Web page caption snippets:
• • • •

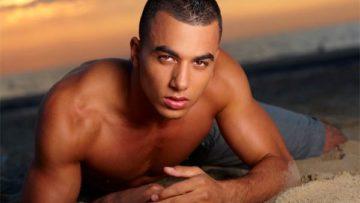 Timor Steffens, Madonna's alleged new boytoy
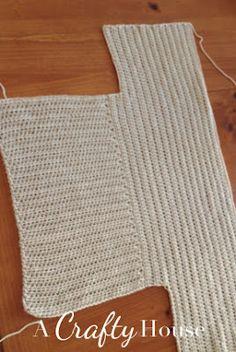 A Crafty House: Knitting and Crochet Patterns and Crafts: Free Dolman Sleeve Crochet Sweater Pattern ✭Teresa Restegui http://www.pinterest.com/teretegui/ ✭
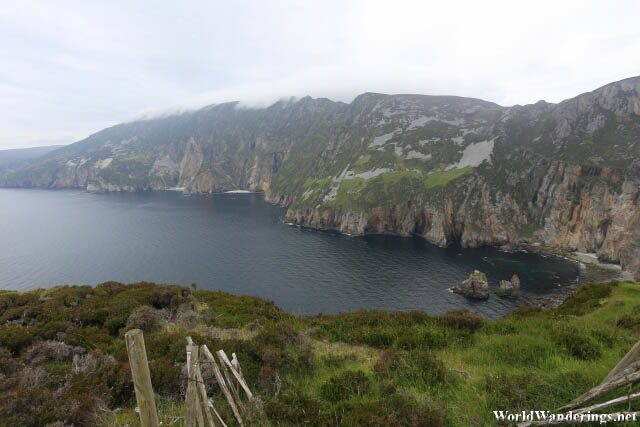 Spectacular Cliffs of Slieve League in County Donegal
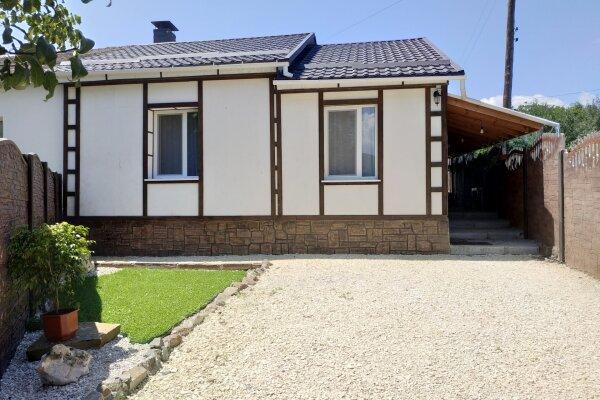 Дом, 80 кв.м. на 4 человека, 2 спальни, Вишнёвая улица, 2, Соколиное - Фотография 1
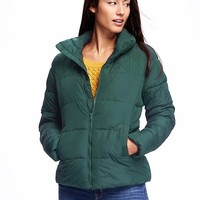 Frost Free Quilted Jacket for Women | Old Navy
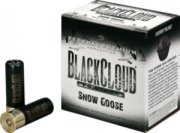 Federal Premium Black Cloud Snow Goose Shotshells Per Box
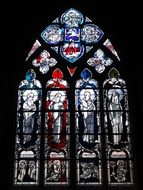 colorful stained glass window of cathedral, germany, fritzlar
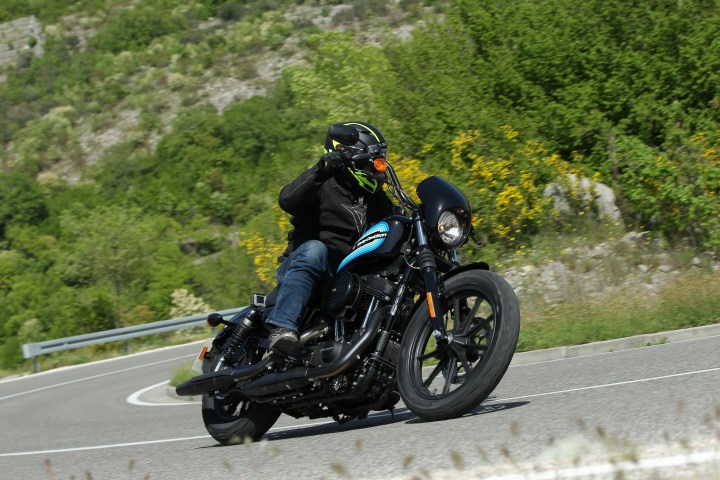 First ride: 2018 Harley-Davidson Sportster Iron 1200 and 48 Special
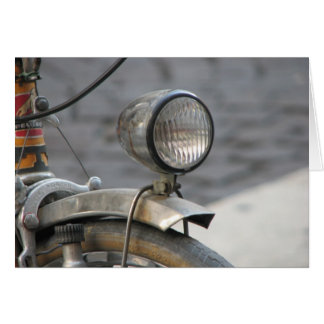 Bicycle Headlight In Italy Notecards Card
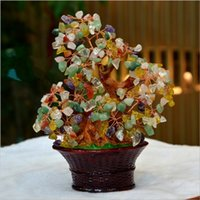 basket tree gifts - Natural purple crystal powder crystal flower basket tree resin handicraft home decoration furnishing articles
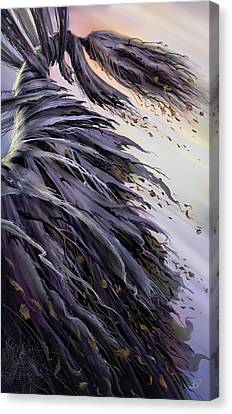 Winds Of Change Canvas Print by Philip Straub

• • • •

» PROBLEM STATEMENT: Output the data above in full. Skip every picture.

» RESPONSE TO THIS TASK:
 Timor Steffens, Madonna's alleged new boytoy
 A Crafty House: Knitting and Crochet Patterns and Crafts: Free Dolman Sleeve Crochet Sweater Pattern ✭Teresa Restegui http://www.pinterest.com/teretegui/ ✭
 Spectacular Cliffs of Slieve League in County Donegal
 Дом, 80 кв.м. на 4 человека, 2 спальни, Вишнёвая улица, 2, Соколиное - Фотография 1
 Frost Free Quilted Jacket for Women | Old Navy
 Federal Premium Black Cloud Snow Goose Shotshells Per Box
 colorful stained glass window of cathedral, germany, fritzlar
 First ride: 2018 Harley-Davidson Sportster Iron 1200 and 48 Special
 Bicycle Headlight In Italy Notecards Card
 basket tree gifts - Natural purple crystal powder crystal flower basket tree resin handicraft home decoration furnishing articles
 Winds Of Change Canvas Print by Philip Straub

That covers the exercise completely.